# Spin Structure on AdS- Schwarzschild manifold

If we consider the AdS-Schwarzschild manifold, defined by $M^n=[s_0,\infty)\times\mathbb{S}^{n-1}$ equipped with the Riemannian metric $$\overline{g}=\frac{1}{1-ms^{2-n}+s^2}ds\otimes ds+s^2g_{\mathbb{S}^{n-1}},$$ where $m>0$ is a fixed positive number, $s_0$ is the unique positive solution of the equation $1+s_0^2-ms_0^{2-n}=0$ and $g_{\mathbb{S}^{n-1}}$ is the standard round metric on the unit sphere $\mathbb{S}^{n-1}$. The scalar curvature of $M$ is equals $-n(n-1)$.

My question is:

There exists some spin structure on $M$ ?

Since the Hyperbolic space is a particular case when $m\to0$ and the hyperbolic space admits a spin structure, is natural asking for a spin structure on the AdS- Schwarschild space?

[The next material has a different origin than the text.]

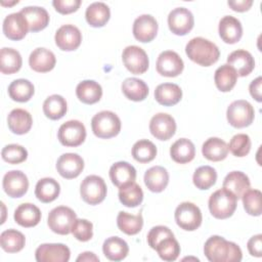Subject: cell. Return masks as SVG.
I'll list each match as a JSON object with an SVG mask.
<instances>
[{"label": "cell", "instance_id": "cell-56", "mask_svg": "<svg viewBox=\"0 0 262 262\" xmlns=\"http://www.w3.org/2000/svg\"><path fill=\"white\" fill-rule=\"evenodd\" d=\"M76 260L78 262L79 261H87V262L94 261V262H97V261H99V258L92 252H84V253L80 254Z\"/></svg>", "mask_w": 262, "mask_h": 262}, {"label": "cell", "instance_id": "cell-11", "mask_svg": "<svg viewBox=\"0 0 262 262\" xmlns=\"http://www.w3.org/2000/svg\"><path fill=\"white\" fill-rule=\"evenodd\" d=\"M194 24V18L190 10L185 7L174 8L168 15V26L170 31L178 36L189 33Z\"/></svg>", "mask_w": 262, "mask_h": 262}, {"label": "cell", "instance_id": "cell-54", "mask_svg": "<svg viewBox=\"0 0 262 262\" xmlns=\"http://www.w3.org/2000/svg\"><path fill=\"white\" fill-rule=\"evenodd\" d=\"M261 88H262V78L261 77H257L255 80H253L249 86V91L251 96L258 102L262 101V92H261Z\"/></svg>", "mask_w": 262, "mask_h": 262}, {"label": "cell", "instance_id": "cell-7", "mask_svg": "<svg viewBox=\"0 0 262 262\" xmlns=\"http://www.w3.org/2000/svg\"><path fill=\"white\" fill-rule=\"evenodd\" d=\"M106 184L97 175H89L84 178L80 185V193L83 201L89 205H98L106 196Z\"/></svg>", "mask_w": 262, "mask_h": 262}, {"label": "cell", "instance_id": "cell-43", "mask_svg": "<svg viewBox=\"0 0 262 262\" xmlns=\"http://www.w3.org/2000/svg\"><path fill=\"white\" fill-rule=\"evenodd\" d=\"M26 244L25 235L16 229H7L0 234L1 248L7 253H17L21 251Z\"/></svg>", "mask_w": 262, "mask_h": 262}, {"label": "cell", "instance_id": "cell-13", "mask_svg": "<svg viewBox=\"0 0 262 262\" xmlns=\"http://www.w3.org/2000/svg\"><path fill=\"white\" fill-rule=\"evenodd\" d=\"M149 131L157 139L168 140L175 134L176 122L174 118L169 114H156L150 119Z\"/></svg>", "mask_w": 262, "mask_h": 262}, {"label": "cell", "instance_id": "cell-47", "mask_svg": "<svg viewBox=\"0 0 262 262\" xmlns=\"http://www.w3.org/2000/svg\"><path fill=\"white\" fill-rule=\"evenodd\" d=\"M262 193L258 189H248L242 196L244 209L251 216H260L262 213L261 205Z\"/></svg>", "mask_w": 262, "mask_h": 262}, {"label": "cell", "instance_id": "cell-6", "mask_svg": "<svg viewBox=\"0 0 262 262\" xmlns=\"http://www.w3.org/2000/svg\"><path fill=\"white\" fill-rule=\"evenodd\" d=\"M76 219L77 215L74 210L66 206H58L49 212L47 223L53 232L66 235L72 231Z\"/></svg>", "mask_w": 262, "mask_h": 262}, {"label": "cell", "instance_id": "cell-38", "mask_svg": "<svg viewBox=\"0 0 262 262\" xmlns=\"http://www.w3.org/2000/svg\"><path fill=\"white\" fill-rule=\"evenodd\" d=\"M236 80L237 74L235 70L227 63L222 64L215 71V85L221 92H228L232 90L236 84Z\"/></svg>", "mask_w": 262, "mask_h": 262}, {"label": "cell", "instance_id": "cell-30", "mask_svg": "<svg viewBox=\"0 0 262 262\" xmlns=\"http://www.w3.org/2000/svg\"><path fill=\"white\" fill-rule=\"evenodd\" d=\"M170 156L178 164L189 163L195 156L194 144L187 138H180L171 145Z\"/></svg>", "mask_w": 262, "mask_h": 262}, {"label": "cell", "instance_id": "cell-5", "mask_svg": "<svg viewBox=\"0 0 262 262\" xmlns=\"http://www.w3.org/2000/svg\"><path fill=\"white\" fill-rule=\"evenodd\" d=\"M228 123L234 128L250 126L255 118V111L252 104L244 99L232 101L226 111Z\"/></svg>", "mask_w": 262, "mask_h": 262}, {"label": "cell", "instance_id": "cell-17", "mask_svg": "<svg viewBox=\"0 0 262 262\" xmlns=\"http://www.w3.org/2000/svg\"><path fill=\"white\" fill-rule=\"evenodd\" d=\"M56 46L63 51L76 50L82 42V34L74 25H63L54 36Z\"/></svg>", "mask_w": 262, "mask_h": 262}, {"label": "cell", "instance_id": "cell-15", "mask_svg": "<svg viewBox=\"0 0 262 262\" xmlns=\"http://www.w3.org/2000/svg\"><path fill=\"white\" fill-rule=\"evenodd\" d=\"M158 21L150 14H141L133 23V36L142 43L152 41L158 33Z\"/></svg>", "mask_w": 262, "mask_h": 262}, {"label": "cell", "instance_id": "cell-31", "mask_svg": "<svg viewBox=\"0 0 262 262\" xmlns=\"http://www.w3.org/2000/svg\"><path fill=\"white\" fill-rule=\"evenodd\" d=\"M250 179L242 171L229 172L223 180V187L231 191L235 198L242 199L243 194L250 188Z\"/></svg>", "mask_w": 262, "mask_h": 262}, {"label": "cell", "instance_id": "cell-25", "mask_svg": "<svg viewBox=\"0 0 262 262\" xmlns=\"http://www.w3.org/2000/svg\"><path fill=\"white\" fill-rule=\"evenodd\" d=\"M13 218L14 221L23 227H34L41 220V211L34 204L25 203L15 209Z\"/></svg>", "mask_w": 262, "mask_h": 262}, {"label": "cell", "instance_id": "cell-46", "mask_svg": "<svg viewBox=\"0 0 262 262\" xmlns=\"http://www.w3.org/2000/svg\"><path fill=\"white\" fill-rule=\"evenodd\" d=\"M164 261H175L180 254V246L174 236H168L161 241L155 249Z\"/></svg>", "mask_w": 262, "mask_h": 262}, {"label": "cell", "instance_id": "cell-49", "mask_svg": "<svg viewBox=\"0 0 262 262\" xmlns=\"http://www.w3.org/2000/svg\"><path fill=\"white\" fill-rule=\"evenodd\" d=\"M251 139L250 136L244 133L235 134L229 141L228 150L238 158L246 157L251 149Z\"/></svg>", "mask_w": 262, "mask_h": 262}, {"label": "cell", "instance_id": "cell-19", "mask_svg": "<svg viewBox=\"0 0 262 262\" xmlns=\"http://www.w3.org/2000/svg\"><path fill=\"white\" fill-rule=\"evenodd\" d=\"M28 31V21L20 11L8 14L3 20V33L10 40H21L27 35Z\"/></svg>", "mask_w": 262, "mask_h": 262}, {"label": "cell", "instance_id": "cell-14", "mask_svg": "<svg viewBox=\"0 0 262 262\" xmlns=\"http://www.w3.org/2000/svg\"><path fill=\"white\" fill-rule=\"evenodd\" d=\"M70 256L71 251L63 244H42L35 252L38 262H68Z\"/></svg>", "mask_w": 262, "mask_h": 262}, {"label": "cell", "instance_id": "cell-45", "mask_svg": "<svg viewBox=\"0 0 262 262\" xmlns=\"http://www.w3.org/2000/svg\"><path fill=\"white\" fill-rule=\"evenodd\" d=\"M217 180V172L211 166L199 167L192 176L193 184L201 190H206L212 187Z\"/></svg>", "mask_w": 262, "mask_h": 262}, {"label": "cell", "instance_id": "cell-23", "mask_svg": "<svg viewBox=\"0 0 262 262\" xmlns=\"http://www.w3.org/2000/svg\"><path fill=\"white\" fill-rule=\"evenodd\" d=\"M20 13L26 17L29 31L36 33L45 29L49 24V14L47 10L39 6H27L21 8Z\"/></svg>", "mask_w": 262, "mask_h": 262}, {"label": "cell", "instance_id": "cell-37", "mask_svg": "<svg viewBox=\"0 0 262 262\" xmlns=\"http://www.w3.org/2000/svg\"><path fill=\"white\" fill-rule=\"evenodd\" d=\"M23 59L20 53L13 49L3 47L0 51V71L2 74H14L21 68Z\"/></svg>", "mask_w": 262, "mask_h": 262}, {"label": "cell", "instance_id": "cell-53", "mask_svg": "<svg viewBox=\"0 0 262 262\" xmlns=\"http://www.w3.org/2000/svg\"><path fill=\"white\" fill-rule=\"evenodd\" d=\"M247 248L249 253L254 257H261L262 256V234L253 235L247 244Z\"/></svg>", "mask_w": 262, "mask_h": 262}, {"label": "cell", "instance_id": "cell-41", "mask_svg": "<svg viewBox=\"0 0 262 262\" xmlns=\"http://www.w3.org/2000/svg\"><path fill=\"white\" fill-rule=\"evenodd\" d=\"M117 225L122 232L128 235H134L142 229L143 218L140 213L137 215H132L121 211L117 216Z\"/></svg>", "mask_w": 262, "mask_h": 262}, {"label": "cell", "instance_id": "cell-36", "mask_svg": "<svg viewBox=\"0 0 262 262\" xmlns=\"http://www.w3.org/2000/svg\"><path fill=\"white\" fill-rule=\"evenodd\" d=\"M124 95L133 101H142L148 95V86L138 78H127L122 83Z\"/></svg>", "mask_w": 262, "mask_h": 262}, {"label": "cell", "instance_id": "cell-52", "mask_svg": "<svg viewBox=\"0 0 262 262\" xmlns=\"http://www.w3.org/2000/svg\"><path fill=\"white\" fill-rule=\"evenodd\" d=\"M52 5L55 10L61 14H69L78 10L81 5V0H54Z\"/></svg>", "mask_w": 262, "mask_h": 262}, {"label": "cell", "instance_id": "cell-1", "mask_svg": "<svg viewBox=\"0 0 262 262\" xmlns=\"http://www.w3.org/2000/svg\"><path fill=\"white\" fill-rule=\"evenodd\" d=\"M204 253L211 262H239L243 258L241 248L219 235L210 236L204 246Z\"/></svg>", "mask_w": 262, "mask_h": 262}, {"label": "cell", "instance_id": "cell-22", "mask_svg": "<svg viewBox=\"0 0 262 262\" xmlns=\"http://www.w3.org/2000/svg\"><path fill=\"white\" fill-rule=\"evenodd\" d=\"M227 64L235 70L237 76L246 77L254 70L255 60L249 51L245 49H237L227 56Z\"/></svg>", "mask_w": 262, "mask_h": 262}, {"label": "cell", "instance_id": "cell-44", "mask_svg": "<svg viewBox=\"0 0 262 262\" xmlns=\"http://www.w3.org/2000/svg\"><path fill=\"white\" fill-rule=\"evenodd\" d=\"M132 157L139 163H149L157 156L156 145L148 139H140L136 141L131 150Z\"/></svg>", "mask_w": 262, "mask_h": 262}, {"label": "cell", "instance_id": "cell-29", "mask_svg": "<svg viewBox=\"0 0 262 262\" xmlns=\"http://www.w3.org/2000/svg\"><path fill=\"white\" fill-rule=\"evenodd\" d=\"M76 95L83 103L93 104L100 100L102 96V88L93 80H84L77 85Z\"/></svg>", "mask_w": 262, "mask_h": 262}, {"label": "cell", "instance_id": "cell-12", "mask_svg": "<svg viewBox=\"0 0 262 262\" xmlns=\"http://www.w3.org/2000/svg\"><path fill=\"white\" fill-rule=\"evenodd\" d=\"M157 72L164 77H177L183 71L184 63L179 54L172 50L160 53L156 63Z\"/></svg>", "mask_w": 262, "mask_h": 262}, {"label": "cell", "instance_id": "cell-26", "mask_svg": "<svg viewBox=\"0 0 262 262\" xmlns=\"http://www.w3.org/2000/svg\"><path fill=\"white\" fill-rule=\"evenodd\" d=\"M110 178L114 185L121 187L136 179V170L128 162H117L110 169Z\"/></svg>", "mask_w": 262, "mask_h": 262}, {"label": "cell", "instance_id": "cell-2", "mask_svg": "<svg viewBox=\"0 0 262 262\" xmlns=\"http://www.w3.org/2000/svg\"><path fill=\"white\" fill-rule=\"evenodd\" d=\"M185 53L190 60L203 67L214 64L220 56L217 45L203 37H195L189 40L185 46Z\"/></svg>", "mask_w": 262, "mask_h": 262}, {"label": "cell", "instance_id": "cell-24", "mask_svg": "<svg viewBox=\"0 0 262 262\" xmlns=\"http://www.w3.org/2000/svg\"><path fill=\"white\" fill-rule=\"evenodd\" d=\"M7 124L12 133L23 135L30 131L33 125V119L28 111L23 108H14L7 117Z\"/></svg>", "mask_w": 262, "mask_h": 262}, {"label": "cell", "instance_id": "cell-32", "mask_svg": "<svg viewBox=\"0 0 262 262\" xmlns=\"http://www.w3.org/2000/svg\"><path fill=\"white\" fill-rule=\"evenodd\" d=\"M85 17L89 26L101 28L106 25L111 17L110 7L103 2H93L86 8Z\"/></svg>", "mask_w": 262, "mask_h": 262}, {"label": "cell", "instance_id": "cell-51", "mask_svg": "<svg viewBox=\"0 0 262 262\" xmlns=\"http://www.w3.org/2000/svg\"><path fill=\"white\" fill-rule=\"evenodd\" d=\"M168 236H174L171 229L164 225L154 226L147 233V243L151 249H156L158 244Z\"/></svg>", "mask_w": 262, "mask_h": 262}, {"label": "cell", "instance_id": "cell-16", "mask_svg": "<svg viewBox=\"0 0 262 262\" xmlns=\"http://www.w3.org/2000/svg\"><path fill=\"white\" fill-rule=\"evenodd\" d=\"M2 185L8 196L20 198L28 191L29 180L24 172L19 170H11L4 175Z\"/></svg>", "mask_w": 262, "mask_h": 262}, {"label": "cell", "instance_id": "cell-28", "mask_svg": "<svg viewBox=\"0 0 262 262\" xmlns=\"http://www.w3.org/2000/svg\"><path fill=\"white\" fill-rule=\"evenodd\" d=\"M169 174L162 166H154L144 173V183L152 192H162L168 185Z\"/></svg>", "mask_w": 262, "mask_h": 262}, {"label": "cell", "instance_id": "cell-39", "mask_svg": "<svg viewBox=\"0 0 262 262\" xmlns=\"http://www.w3.org/2000/svg\"><path fill=\"white\" fill-rule=\"evenodd\" d=\"M119 200L125 207L134 208L142 203L143 191L135 181L129 182L119 187Z\"/></svg>", "mask_w": 262, "mask_h": 262}, {"label": "cell", "instance_id": "cell-9", "mask_svg": "<svg viewBox=\"0 0 262 262\" xmlns=\"http://www.w3.org/2000/svg\"><path fill=\"white\" fill-rule=\"evenodd\" d=\"M57 138L64 146H79L86 138V128L82 122L78 120H70L59 127Z\"/></svg>", "mask_w": 262, "mask_h": 262}, {"label": "cell", "instance_id": "cell-42", "mask_svg": "<svg viewBox=\"0 0 262 262\" xmlns=\"http://www.w3.org/2000/svg\"><path fill=\"white\" fill-rule=\"evenodd\" d=\"M68 111L66 99L58 94L48 96L43 102V113L50 120L61 119Z\"/></svg>", "mask_w": 262, "mask_h": 262}, {"label": "cell", "instance_id": "cell-50", "mask_svg": "<svg viewBox=\"0 0 262 262\" xmlns=\"http://www.w3.org/2000/svg\"><path fill=\"white\" fill-rule=\"evenodd\" d=\"M73 235L80 242H88L93 236V225L86 219H76L73 224Z\"/></svg>", "mask_w": 262, "mask_h": 262}, {"label": "cell", "instance_id": "cell-18", "mask_svg": "<svg viewBox=\"0 0 262 262\" xmlns=\"http://www.w3.org/2000/svg\"><path fill=\"white\" fill-rule=\"evenodd\" d=\"M84 169V161L74 152H67L61 155L56 162V170L59 175L66 179H73L78 177Z\"/></svg>", "mask_w": 262, "mask_h": 262}, {"label": "cell", "instance_id": "cell-4", "mask_svg": "<svg viewBox=\"0 0 262 262\" xmlns=\"http://www.w3.org/2000/svg\"><path fill=\"white\" fill-rule=\"evenodd\" d=\"M91 128L98 138L108 139L117 136L121 131L120 118L111 111H101L93 116Z\"/></svg>", "mask_w": 262, "mask_h": 262}, {"label": "cell", "instance_id": "cell-3", "mask_svg": "<svg viewBox=\"0 0 262 262\" xmlns=\"http://www.w3.org/2000/svg\"><path fill=\"white\" fill-rule=\"evenodd\" d=\"M235 195L226 188H220L214 191L209 198V210L213 217L217 219H226L233 215L236 209Z\"/></svg>", "mask_w": 262, "mask_h": 262}, {"label": "cell", "instance_id": "cell-55", "mask_svg": "<svg viewBox=\"0 0 262 262\" xmlns=\"http://www.w3.org/2000/svg\"><path fill=\"white\" fill-rule=\"evenodd\" d=\"M227 4L234 11L244 12L251 8V6L253 5V1L252 0H234V1H228Z\"/></svg>", "mask_w": 262, "mask_h": 262}, {"label": "cell", "instance_id": "cell-34", "mask_svg": "<svg viewBox=\"0 0 262 262\" xmlns=\"http://www.w3.org/2000/svg\"><path fill=\"white\" fill-rule=\"evenodd\" d=\"M104 256L111 261H121L125 259L129 253L128 244L119 236H111L106 238L102 245Z\"/></svg>", "mask_w": 262, "mask_h": 262}, {"label": "cell", "instance_id": "cell-27", "mask_svg": "<svg viewBox=\"0 0 262 262\" xmlns=\"http://www.w3.org/2000/svg\"><path fill=\"white\" fill-rule=\"evenodd\" d=\"M155 98L164 106H172L181 100L182 90L177 84L163 83L157 86L155 90Z\"/></svg>", "mask_w": 262, "mask_h": 262}, {"label": "cell", "instance_id": "cell-21", "mask_svg": "<svg viewBox=\"0 0 262 262\" xmlns=\"http://www.w3.org/2000/svg\"><path fill=\"white\" fill-rule=\"evenodd\" d=\"M218 32L220 38L225 43L234 44L238 42L243 36V27L236 17L225 15L219 21Z\"/></svg>", "mask_w": 262, "mask_h": 262}, {"label": "cell", "instance_id": "cell-33", "mask_svg": "<svg viewBox=\"0 0 262 262\" xmlns=\"http://www.w3.org/2000/svg\"><path fill=\"white\" fill-rule=\"evenodd\" d=\"M228 145L226 142L218 137H210L202 146L203 156L212 162H219L224 160L228 155Z\"/></svg>", "mask_w": 262, "mask_h": 262}, {"label": "cell", "instance_id": "cell-10", "mask_svg": "<svg viewBox=\"0 0 262 262\" xmlns=\"http://www.w3.org/2000/svg\"><path fill=\"white\" fill-rule=\"evenodd\" d=\"M123 63L126 69L134 75L145 73L149 66V60L146 52L139 46H127L122 53Z\"/></svg>", "mask_w": 262, "mask_h": 262}, {"label": "cell", "instance_id": "cell-20", "mask_svg": "<svg viewBox=\"0 0 262 262\" xmlns=\"http://www.w3.org/2000/svg\"><path fill=\"white\" fill-rule=\"evenodd\" d=\"M56 63L54 53L44 47L34 49L29 57V64L31 69L37 73H47L51 71Z\"/></svg>", "mask_w": 262, "mask_h": 262}, {"label": "cell", "instance_id": "cell-35", "mask_svg": "<svg viewBox=\"0 0 262 262\" xmlns=\"http://www.w3.org/2000/svg\"><path fill=\"white\" fill-rule=\"evenodd\" d=\"M60 192L59 183L50 177L40 179L35 187V195L42 203H51L57 199Z\"/></svg>", "mask_w": 262, "mask_h": 262}, {"label": "cell", "instance_id": "cell-40", "mask_svg": "<svg viewBox=\"0 0 262 262\" xmlns=\"http://www.w3.org/2000/svg\"><path fill=\"white\" fill-rule=\"evenodd\" d=\"M35 88L27 79H16L8 86L9 97L17 102H27L34 95Z\"/></svg>", "mask_w": 262, "mask_h": 262}, {"label": "cell", "instance_id": "cell-8", "mask_svg": "<svg viewBox=\"0 0 262 262\" xmlns=\"http://www.w3.org/2000/svg\"><path fill=\"white\" fill-rule=\"evenodd\" d=\"M174 216L177 225L186 231L198 229L203 221L200 208L190 202H183L178 205Z\"/></svg>", "mask_w": 262, "mask_h": 262}, {"label": "cell", "instance_id": "cell-48", "mask_svg": "<svg viewBox=\"0 0 262 262\" xmlns=\"http://www.w3.org/2000/svg\"><path fill=\"white\" fill-rule=\"evenodd\" d=\"M1 157L8 164H20L28 158L27 149L19 144H7L2 148Z\"/></svg>", "mask_w": 262, "mask_h": 262}]
</instances>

The existence or nonexistence of a spin structure on a smooth manifold $M$ is a topological question, in that it does not depend on the choice of a Riemannian metric on $M$. Spin structures are obstructed by the second Stiefel-Whitney class $w_2\in H^2(M;\mathbb Z/2)$, in that $M$ admits a spin structure iff $w_2(TM) = 0$.
Since $M^2 = [s_0,\infty)\times S^{n-1}$, its tangent bundle decomposes as
$$TM^3 \cong \pi_1^*T([s_0,\infty)) \oplus \pi_2^*TS^{n-1},$$
where $\pi_1,\pi_2$ are the projections from $M^n$ onto its two components. Since $[s_0,\infty)$ is contractible, its tangent bundle is trivial. The tangent bundle to $S^{n-1}$ is stably trivial, since embedding $S^{n-1}\hookrightarrow\mathbb R^n$ realizes $\underline{\mathbb R}^n \cong T\mathbb R^n|_{S^{n-1}} = TS^n\oplus\nu$, where $\nu$ is the normal bundle to the embedding, and $\nu$ is a trivial bundle.
Since $w_2$ is a stable characteristic class, it vanishes on stably trivial vector bundles, so $w_2(M^n) = 0$, and therefore $M^n$ admits a spin structure.